- [TEXT BLOCK]
________________________
THE Welsh Conservatives have ruled out a deal with Plaid Cymru ahead of May’s Senedd elections, calling the party “divisive separatists”.

Welsh Conservative Senedd leader Andrew RT Davies was setting out his stall ahead of the elections on Thursday, when he also called on Welsh Labour to refuse any coalitions.

Mr Davies claimed the fifth Senedd term had been “besieged” with changes and backroom deals, and ahead of May’s poll called for all parties to be clear with the Welsh public about where they stood on coalitions.

Mr Davies said: “When the people of Wales head to the polls on May 6 they need to be fully aware of what parties stand for and what their votes will achieve.

“This Senedd term has been besieged by party changes and backroom deals, and ahead of May I believe all parties should be up front and straight with the Welsh public.

“I will give a clear commitment to people across Wales that we will not work with the divisive separatists of Plaid Cymru. There will be no repeat of 2016 and we will not support the nomination of any other leader.


“Labour need to be honest on how they see Wales' future; a strong economic bounce back recovery from the pandemic in a strong Union, or a dangerous dance with nationalism that risks division, and both economic and constitutional chaos."

A Plaid Cymru spokeswoman responded: “This is a rather embarrassing intervention from the leader of the Tories in Wales. It’s tantamount to sending an RSVP to a party to which you were never invited.

“Perhaps he was too busy plotting his leadership coup to notice that Plaid Cymru has already ruled out a coalition with the Tories in no uncertain terms.

“It is beyond comprehension why anyone would think that Plaid Cymru – a party which campaigns day in day out for fairness for Wales – would form any kind of an alliance with a party which is doing its utmost to undermine our nation and its national parliament.”

A Welsh Labour spokesman said: "This latest wheeze from the Tories in Wales is just another attempt to distract from the fact that they can't stand up to their bosses in London, and want to hand over powers to Whitehall.

"First minister Mark Drakeford set out Welsh Labour's position last weekend. We are the party of devolution.

"We are proudly patriotic, and believe Wales' future is best served in a reformed, fairer Union. Our priority is leading Wales through the pandemic, out of lockdown, and to keep moving Wales forward."
________________________
- [GIVEN RECORDS]
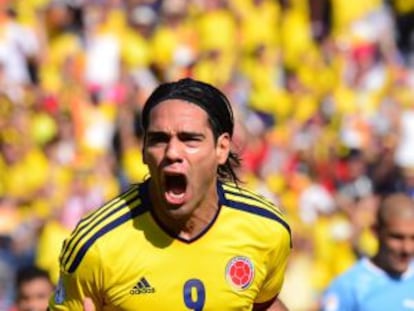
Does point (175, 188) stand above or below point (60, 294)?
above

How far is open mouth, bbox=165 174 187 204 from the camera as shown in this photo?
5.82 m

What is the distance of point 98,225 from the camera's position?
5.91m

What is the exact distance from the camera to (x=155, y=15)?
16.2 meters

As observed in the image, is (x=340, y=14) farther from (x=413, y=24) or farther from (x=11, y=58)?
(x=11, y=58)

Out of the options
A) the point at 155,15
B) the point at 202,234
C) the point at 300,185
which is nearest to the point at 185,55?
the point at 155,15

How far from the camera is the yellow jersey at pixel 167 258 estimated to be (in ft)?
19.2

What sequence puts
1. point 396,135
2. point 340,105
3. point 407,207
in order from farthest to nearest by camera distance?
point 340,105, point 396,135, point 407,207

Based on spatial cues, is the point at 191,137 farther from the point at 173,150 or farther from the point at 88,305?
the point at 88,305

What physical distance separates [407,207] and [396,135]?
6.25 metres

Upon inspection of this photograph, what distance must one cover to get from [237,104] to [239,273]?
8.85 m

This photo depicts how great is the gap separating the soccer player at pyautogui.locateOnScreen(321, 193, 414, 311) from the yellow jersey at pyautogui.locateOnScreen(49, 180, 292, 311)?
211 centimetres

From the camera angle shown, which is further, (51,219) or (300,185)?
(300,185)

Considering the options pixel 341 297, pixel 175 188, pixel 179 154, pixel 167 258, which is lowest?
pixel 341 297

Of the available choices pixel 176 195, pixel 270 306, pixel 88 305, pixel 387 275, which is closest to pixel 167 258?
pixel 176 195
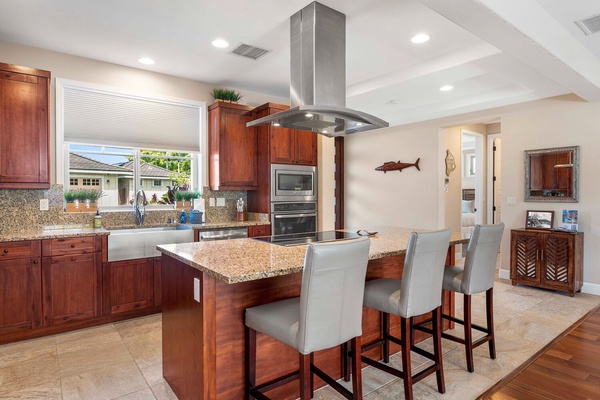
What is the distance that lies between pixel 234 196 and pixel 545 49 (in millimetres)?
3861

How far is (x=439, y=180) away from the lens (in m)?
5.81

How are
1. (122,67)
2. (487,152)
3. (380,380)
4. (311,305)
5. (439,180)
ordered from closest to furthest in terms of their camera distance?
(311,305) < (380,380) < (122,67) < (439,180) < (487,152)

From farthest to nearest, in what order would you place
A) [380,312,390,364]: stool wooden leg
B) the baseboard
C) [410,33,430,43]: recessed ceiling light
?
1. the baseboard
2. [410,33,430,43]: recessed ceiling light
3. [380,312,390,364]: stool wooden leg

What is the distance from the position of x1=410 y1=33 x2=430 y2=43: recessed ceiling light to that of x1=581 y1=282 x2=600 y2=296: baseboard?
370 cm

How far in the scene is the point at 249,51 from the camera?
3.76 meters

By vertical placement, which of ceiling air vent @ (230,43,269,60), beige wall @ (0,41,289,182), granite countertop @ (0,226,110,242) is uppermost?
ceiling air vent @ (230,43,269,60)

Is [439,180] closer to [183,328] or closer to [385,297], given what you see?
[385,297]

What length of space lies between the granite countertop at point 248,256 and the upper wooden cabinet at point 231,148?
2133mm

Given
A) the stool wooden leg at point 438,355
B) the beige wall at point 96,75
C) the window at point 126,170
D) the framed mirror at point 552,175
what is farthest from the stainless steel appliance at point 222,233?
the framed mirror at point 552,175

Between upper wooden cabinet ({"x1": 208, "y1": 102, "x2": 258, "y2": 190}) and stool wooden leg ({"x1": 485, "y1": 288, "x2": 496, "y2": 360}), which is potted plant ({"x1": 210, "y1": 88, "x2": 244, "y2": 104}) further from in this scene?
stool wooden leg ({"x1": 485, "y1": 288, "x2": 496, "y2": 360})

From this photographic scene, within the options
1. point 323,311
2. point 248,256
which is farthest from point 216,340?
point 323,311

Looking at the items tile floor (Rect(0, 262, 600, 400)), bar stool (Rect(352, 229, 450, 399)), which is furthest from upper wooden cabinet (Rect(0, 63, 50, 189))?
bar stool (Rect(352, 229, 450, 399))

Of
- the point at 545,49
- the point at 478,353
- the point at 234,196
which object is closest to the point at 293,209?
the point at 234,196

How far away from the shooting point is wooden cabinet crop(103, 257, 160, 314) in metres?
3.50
________________________
- [WORK REQUEST A]
In the Senedd election article, why does the Plaid Cymru spokeswoman call the Welsh Conservative leader's announcement embarrassing?
- [WORK REQUEST B]
Retype the passage from the Senedd election article starting with "THE Welsh Conservatives" and going on through "the Welsh public.".

- [EXERCISE OUTPUT A]
Plaid Cymru had already firmly ruled out a coalition with the Tories. She says his refusal is like sending an RSVP to a party he was never invited to.

- [EXERCISE OUTPUT B]
THE Welsh Conservatives have ruled out a deal with Plaid Cymru ahead of May’s Senedd elections, calling the party “divisive separatists”.

Welsh Conservative Senedd leader Andrew RT Davies was setting out his stall ahead of the elections on Thursday, when he also called on Welsh Labour to refuse any coalitions.

Mr Davies claimed the fifth Senedd term had been “besieged” with changes and backroom deals, and ahead of May’s poll called for all parties to be clear with the Welsh public about where they stood on coalitions.

Mr Davies said: “When the people of Wales head to the polls on May 6 they need to be fully aware of what parties stand for and what their votes will achieve.

“This Senedd term has been besieged by party changes and backroom deals, and ahead of May I believe all parties should be up front and straight with the Welsh public.